I have no relationship to it, simple as that. For years, Handmade Films, which owned it, was still in our control because that was George Harrison and Monty Python. But eventually, it was sold to other companies that moved on. In the end, I lost control over it. I loved the idea of Taika Waititi doing it because I love “Jojo Rabbit.” I thought this is the guy to do it. And all I can say is that in the course of its development, I suddenly realized there was a major problem. There is, as I call it, a shortage of dwarves in the production.
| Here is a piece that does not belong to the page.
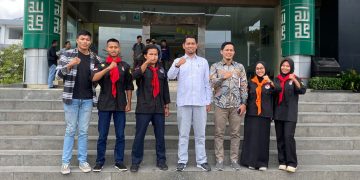 4 Anggota Mapala UMRI ikuti PORPROV X Riau di Kuansing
There are no dwarves involved, which was central to Michael Palin and my version of “Time Bandits.” The way we’d set it up with this little kid being the main character, I thought there was no way he could carry the whole film. So, I surrounded him with a gang of people the same size as him!
And what was wonderful about it, all these guys who had made their life being in Snow White and the Seven Dwarves pantomime, being in Ewok costumes, or, in the case of Kenny Baker, inside a tin can of R2-D2, suddenly, they were out. And they were now action heroes. They were the leads of the film. It was so exciting to see how they rose to the occasion and how they proved their worth as actors. The whole film had a very special quality because nobody had ever seen that before. I think was central to the success of the film. However, in the TV series, that is not to be. I don’t know why, but there you go.
As much as anything, too, it’s practical because you’re able to film them at the same eyeline. There’s not an element of Kevin looking up to someone bigger than him.
We’ll see what it is. I don’t have any idea what it will be like, but that’s my concern at the moment. Jack Purvis, who plays Wally in our version, his granddaughter was on TikTok, and she had done a video. She, too, is a dwarf and said this is so wrong. After “Time Bandits” came out, I was kind of the patron saint of dwarves because I let them be real actors and real people! And she was very upset about what she heard that there weren’t going to be any small people in the show. It was a very touching video because, suddenly, they were being pushed back into the world of being these strange little creatures wearing funny costumes. And I hated that.
I’ve seen some reports that you’ve visited the set and stormed off. Is that true?
No, that’s a complete lie! I don’t know where that came from. I’m very disconnected from the whole thing.